French composer (1927–2008)

Jacques Bondon (full name Jacques Laurent Jules Désiré Bondon; 6 December 1927 – 2 April 2008) was a French composer.

== Life ==
Bondon was born in Boulbon (Bouches-du-Rhône). He arrived in Paris aged nineteen to study music. He began studying the violin, learned harmony and counterpoint with Georges Dandelot and Charles Koechlin and composition with Darius Milhaud and Jean Rivier at the Conservatoire de Paris. In 1962, he founded the Orchestre de Chambre de Musique Contemporaine (O.C.M.C.), which became the Ensemble Moderne de Paris (E.M.P.) six years later. In 1974, he was appointed member of the National Commission for Popular Music at the Ministry of Cultural Affairs. Since 1981, he has been Director of the Conservatoire municipal de musique of the 20th arrondissement of Paris.

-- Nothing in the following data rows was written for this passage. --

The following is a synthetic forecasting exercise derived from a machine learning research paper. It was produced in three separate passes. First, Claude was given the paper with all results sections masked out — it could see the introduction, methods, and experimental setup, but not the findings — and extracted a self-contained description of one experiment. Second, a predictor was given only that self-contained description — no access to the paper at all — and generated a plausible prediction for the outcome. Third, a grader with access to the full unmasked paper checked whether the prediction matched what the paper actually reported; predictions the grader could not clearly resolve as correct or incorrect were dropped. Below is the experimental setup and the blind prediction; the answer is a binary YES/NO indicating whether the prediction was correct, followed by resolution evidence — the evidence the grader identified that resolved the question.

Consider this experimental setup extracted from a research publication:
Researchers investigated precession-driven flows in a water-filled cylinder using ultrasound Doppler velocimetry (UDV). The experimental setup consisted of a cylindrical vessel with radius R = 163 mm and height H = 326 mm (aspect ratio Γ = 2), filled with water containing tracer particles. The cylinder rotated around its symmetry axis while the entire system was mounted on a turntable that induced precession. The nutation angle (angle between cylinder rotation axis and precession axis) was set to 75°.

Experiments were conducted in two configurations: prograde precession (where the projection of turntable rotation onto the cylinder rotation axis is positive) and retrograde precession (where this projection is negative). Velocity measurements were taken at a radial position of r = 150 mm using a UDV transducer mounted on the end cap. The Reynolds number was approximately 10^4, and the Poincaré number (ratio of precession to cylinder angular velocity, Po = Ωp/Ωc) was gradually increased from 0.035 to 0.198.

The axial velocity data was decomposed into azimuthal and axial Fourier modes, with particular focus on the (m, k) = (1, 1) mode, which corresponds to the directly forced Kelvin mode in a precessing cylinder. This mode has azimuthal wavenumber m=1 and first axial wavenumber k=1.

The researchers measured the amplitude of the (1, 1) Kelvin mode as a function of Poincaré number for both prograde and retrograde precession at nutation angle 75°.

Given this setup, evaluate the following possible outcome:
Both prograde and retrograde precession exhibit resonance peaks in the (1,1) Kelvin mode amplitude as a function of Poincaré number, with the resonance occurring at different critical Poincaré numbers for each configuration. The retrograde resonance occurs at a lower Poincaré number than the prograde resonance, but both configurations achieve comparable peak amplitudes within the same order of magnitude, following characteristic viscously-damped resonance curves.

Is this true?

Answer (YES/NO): NO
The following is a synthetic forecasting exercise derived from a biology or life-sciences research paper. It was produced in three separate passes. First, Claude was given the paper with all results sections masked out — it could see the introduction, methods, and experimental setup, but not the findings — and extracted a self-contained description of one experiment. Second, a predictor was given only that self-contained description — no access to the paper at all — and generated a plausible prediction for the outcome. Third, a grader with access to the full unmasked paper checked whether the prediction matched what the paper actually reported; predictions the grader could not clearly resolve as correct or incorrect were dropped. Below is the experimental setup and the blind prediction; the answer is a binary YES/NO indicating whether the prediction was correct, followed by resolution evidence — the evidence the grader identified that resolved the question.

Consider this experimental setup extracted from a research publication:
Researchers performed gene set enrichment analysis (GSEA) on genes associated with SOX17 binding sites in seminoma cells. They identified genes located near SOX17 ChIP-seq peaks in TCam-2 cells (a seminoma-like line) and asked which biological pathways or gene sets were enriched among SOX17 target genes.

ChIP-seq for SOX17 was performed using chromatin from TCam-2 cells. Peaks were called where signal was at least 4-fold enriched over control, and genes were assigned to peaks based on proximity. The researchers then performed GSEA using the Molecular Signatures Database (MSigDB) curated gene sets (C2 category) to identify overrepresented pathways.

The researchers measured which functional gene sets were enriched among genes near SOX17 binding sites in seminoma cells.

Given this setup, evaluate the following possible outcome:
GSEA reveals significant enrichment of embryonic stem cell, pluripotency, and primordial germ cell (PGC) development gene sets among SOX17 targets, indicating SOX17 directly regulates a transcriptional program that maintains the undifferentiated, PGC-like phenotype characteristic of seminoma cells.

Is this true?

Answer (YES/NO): NO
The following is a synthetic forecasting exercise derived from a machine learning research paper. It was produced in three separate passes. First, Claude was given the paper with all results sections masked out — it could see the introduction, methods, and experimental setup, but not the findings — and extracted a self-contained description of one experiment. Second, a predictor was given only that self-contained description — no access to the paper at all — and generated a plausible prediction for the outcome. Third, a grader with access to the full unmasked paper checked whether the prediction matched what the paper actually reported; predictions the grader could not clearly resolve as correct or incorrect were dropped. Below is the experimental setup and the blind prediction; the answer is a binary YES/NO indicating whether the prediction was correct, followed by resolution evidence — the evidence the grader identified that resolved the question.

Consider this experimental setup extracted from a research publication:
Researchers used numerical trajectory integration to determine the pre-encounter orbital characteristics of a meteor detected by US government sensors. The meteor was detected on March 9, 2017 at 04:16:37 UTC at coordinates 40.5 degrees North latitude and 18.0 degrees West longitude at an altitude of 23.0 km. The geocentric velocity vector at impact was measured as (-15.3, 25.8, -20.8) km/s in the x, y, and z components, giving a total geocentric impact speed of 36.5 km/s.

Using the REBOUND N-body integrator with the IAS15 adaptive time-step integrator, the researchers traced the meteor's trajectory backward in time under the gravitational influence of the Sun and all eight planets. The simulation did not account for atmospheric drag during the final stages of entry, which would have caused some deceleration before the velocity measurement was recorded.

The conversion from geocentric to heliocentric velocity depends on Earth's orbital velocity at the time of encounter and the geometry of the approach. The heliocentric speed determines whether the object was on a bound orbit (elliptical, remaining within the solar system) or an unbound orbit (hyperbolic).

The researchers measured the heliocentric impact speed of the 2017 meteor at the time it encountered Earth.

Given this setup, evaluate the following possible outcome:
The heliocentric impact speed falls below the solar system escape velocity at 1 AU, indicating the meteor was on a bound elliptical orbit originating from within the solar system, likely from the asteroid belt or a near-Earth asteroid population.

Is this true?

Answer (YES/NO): NO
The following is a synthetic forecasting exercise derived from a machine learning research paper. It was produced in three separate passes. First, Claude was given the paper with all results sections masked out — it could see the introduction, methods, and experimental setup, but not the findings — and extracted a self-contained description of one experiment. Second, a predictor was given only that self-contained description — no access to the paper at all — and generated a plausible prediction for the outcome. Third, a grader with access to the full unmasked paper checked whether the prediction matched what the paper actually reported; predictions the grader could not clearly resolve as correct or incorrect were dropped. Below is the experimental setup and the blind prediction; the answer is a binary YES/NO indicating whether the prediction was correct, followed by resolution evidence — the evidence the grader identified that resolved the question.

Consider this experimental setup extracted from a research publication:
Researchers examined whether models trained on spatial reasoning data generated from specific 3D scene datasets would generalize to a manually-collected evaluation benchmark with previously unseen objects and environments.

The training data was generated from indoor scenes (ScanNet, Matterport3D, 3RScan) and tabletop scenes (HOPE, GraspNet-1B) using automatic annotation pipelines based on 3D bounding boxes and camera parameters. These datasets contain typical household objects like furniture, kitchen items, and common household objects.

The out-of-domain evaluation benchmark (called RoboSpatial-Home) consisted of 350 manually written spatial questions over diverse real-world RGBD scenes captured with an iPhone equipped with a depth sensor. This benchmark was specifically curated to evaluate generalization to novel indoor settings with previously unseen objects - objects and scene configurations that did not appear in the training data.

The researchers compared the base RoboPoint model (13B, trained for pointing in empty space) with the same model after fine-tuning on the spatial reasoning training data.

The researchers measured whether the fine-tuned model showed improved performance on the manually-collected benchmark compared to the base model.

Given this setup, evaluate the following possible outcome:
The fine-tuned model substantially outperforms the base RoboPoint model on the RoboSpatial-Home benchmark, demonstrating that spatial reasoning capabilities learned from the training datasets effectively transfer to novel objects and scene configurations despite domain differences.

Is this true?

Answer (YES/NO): YES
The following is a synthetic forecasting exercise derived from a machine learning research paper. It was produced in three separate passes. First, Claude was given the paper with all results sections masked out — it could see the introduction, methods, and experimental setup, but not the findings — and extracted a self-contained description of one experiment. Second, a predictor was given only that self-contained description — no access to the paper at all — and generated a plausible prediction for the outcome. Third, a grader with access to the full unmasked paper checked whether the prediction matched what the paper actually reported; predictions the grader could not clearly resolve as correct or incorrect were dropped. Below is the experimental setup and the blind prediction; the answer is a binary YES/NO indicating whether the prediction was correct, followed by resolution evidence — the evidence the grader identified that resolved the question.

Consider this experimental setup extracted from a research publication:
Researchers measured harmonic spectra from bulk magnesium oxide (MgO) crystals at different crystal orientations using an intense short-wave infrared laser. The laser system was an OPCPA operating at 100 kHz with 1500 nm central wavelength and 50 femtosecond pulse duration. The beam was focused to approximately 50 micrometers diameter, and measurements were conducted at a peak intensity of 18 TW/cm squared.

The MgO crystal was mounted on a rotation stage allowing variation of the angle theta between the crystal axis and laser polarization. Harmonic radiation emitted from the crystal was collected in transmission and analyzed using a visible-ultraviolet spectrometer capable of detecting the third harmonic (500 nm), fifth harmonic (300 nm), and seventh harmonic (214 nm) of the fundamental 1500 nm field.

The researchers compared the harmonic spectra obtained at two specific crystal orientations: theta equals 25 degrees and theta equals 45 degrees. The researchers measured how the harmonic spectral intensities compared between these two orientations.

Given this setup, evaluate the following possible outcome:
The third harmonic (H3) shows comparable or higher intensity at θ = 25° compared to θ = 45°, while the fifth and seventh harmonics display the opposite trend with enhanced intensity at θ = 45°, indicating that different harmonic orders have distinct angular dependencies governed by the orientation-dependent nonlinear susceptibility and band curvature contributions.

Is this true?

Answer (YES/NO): NO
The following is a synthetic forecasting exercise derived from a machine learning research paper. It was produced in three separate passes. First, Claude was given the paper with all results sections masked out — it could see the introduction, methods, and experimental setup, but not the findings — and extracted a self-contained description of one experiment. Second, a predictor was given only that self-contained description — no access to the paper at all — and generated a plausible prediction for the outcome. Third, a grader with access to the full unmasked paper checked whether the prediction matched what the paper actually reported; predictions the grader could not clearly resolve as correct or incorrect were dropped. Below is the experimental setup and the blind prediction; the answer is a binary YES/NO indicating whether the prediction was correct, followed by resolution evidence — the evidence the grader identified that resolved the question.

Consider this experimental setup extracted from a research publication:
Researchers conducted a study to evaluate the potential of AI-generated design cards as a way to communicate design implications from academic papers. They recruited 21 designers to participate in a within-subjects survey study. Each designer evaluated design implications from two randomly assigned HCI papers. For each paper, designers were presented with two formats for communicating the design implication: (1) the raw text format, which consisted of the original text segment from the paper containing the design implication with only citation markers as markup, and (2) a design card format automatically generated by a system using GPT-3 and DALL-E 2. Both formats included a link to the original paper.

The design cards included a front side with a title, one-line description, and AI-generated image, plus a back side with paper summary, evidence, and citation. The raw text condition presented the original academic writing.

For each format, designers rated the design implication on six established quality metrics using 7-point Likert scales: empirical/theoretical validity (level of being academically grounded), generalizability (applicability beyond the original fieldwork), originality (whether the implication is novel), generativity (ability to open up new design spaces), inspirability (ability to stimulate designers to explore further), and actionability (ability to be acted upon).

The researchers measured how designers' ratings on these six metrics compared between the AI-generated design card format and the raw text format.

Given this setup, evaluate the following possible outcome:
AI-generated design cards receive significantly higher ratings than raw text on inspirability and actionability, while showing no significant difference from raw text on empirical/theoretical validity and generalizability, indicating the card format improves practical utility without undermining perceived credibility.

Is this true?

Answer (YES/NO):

He died in Coulommiers (Seine-et-Marne). on 2 April 2008 at age 80.

== Works ==
=== Instrumental and orchestral music ===
- Essai pour un paysage lunaire, for chamber orchestra (1951)
- Sonatine d'été, for violin and piano (1953)
- La Coupole, Tableaux fantastiques d'un monde étrange, for orchestra (1954)
- Le Taillis ensorcelé, for double string orchestra, brass and percussion (1954)
- Concerto pour Martenot (1955)
- Les Insolites, for piano (1956)
- Kaléïdoscope for Ondes Martenot, piano and drums (1957)
- Chants de Feu et de Lune, for piano and Ondes Martenot (1957)
- Concert de printemps, for piano, strings and percussion (1957)
- Suite indienne, for orchestra (1958)
- Quatuor à cordes No 1 (1959)
- Giocoso, for solo violin and strings (1960)
- Musique pour un autre monde, for orchestra (1962)
- Fleurs de feu, for orchestra (1965)
- Concerto de Mars, for guitar and orchestra (1966)
- La Maya, pour 13 percussions (1967)
- Contes et merveilles, for chamber orchestra (1967)
- Ivanhoe, for orchestra (1968)
- Concerto de Molines, for violin and orchestra (1968)
- Sonate pour un ballet (1969)
- 3 Nocturnes for guitar (1970)
- Le Soleil multicolore, for flute, harp and viola (1970)
- Mouvement chorégraphique for flute and piano (1971)
- Musique pour un jazz différent, percussion quartet (1971)
- Swing No 1 for flute and harp (1973)
- Symphonie latine (1973)
- Swing No 2, for guitar (1973)
- Chant et danse, for trombone and small orchestra (1976)
- Lumières et formes animées, for orchestra (1977)
- Concerto solaire, for 7 brass and large orchestra (1977)
- Concerto d'octobre for clarinet and strings (1978)
- Swing No 3 for trumpet and piano (1979)
- Symphonie concertante, for piano and wind instruments (1979)
- Sonates à six, for 2 flutes, 2 clarinets, 2 alto saxophones (1979)
- Le Tombeau de Schubert, for piano and string quartet (1979)
- Movimenti, clarinet or saxophone quartet (1980)
- Concerto con fuoco, for guitar and strings (1981)
- Lever du jour for trumpet and organ (1982)
- Concerto pour un ballet, for flute and orchestra (1982)
- 3 Images concertantes, for bassoon and orchestra (1982)
- Les folklores imaginaires for wind quintett ({1st suite) (1985)
- Les folklores imaginaires for guitar, flute and violin (2nd suite) (1986)
- Primavera, for brass sextet (1995)
- Concerto Cantabile, for cello and orchestra (1996)
- Concerto vivo, for harp and string orchestra (1st version) (1997)
- Concerto vivo, for harp and string orchestra (2nd version) (1998)
- Concerto des Offrandes for clarinet and orchestra (1998)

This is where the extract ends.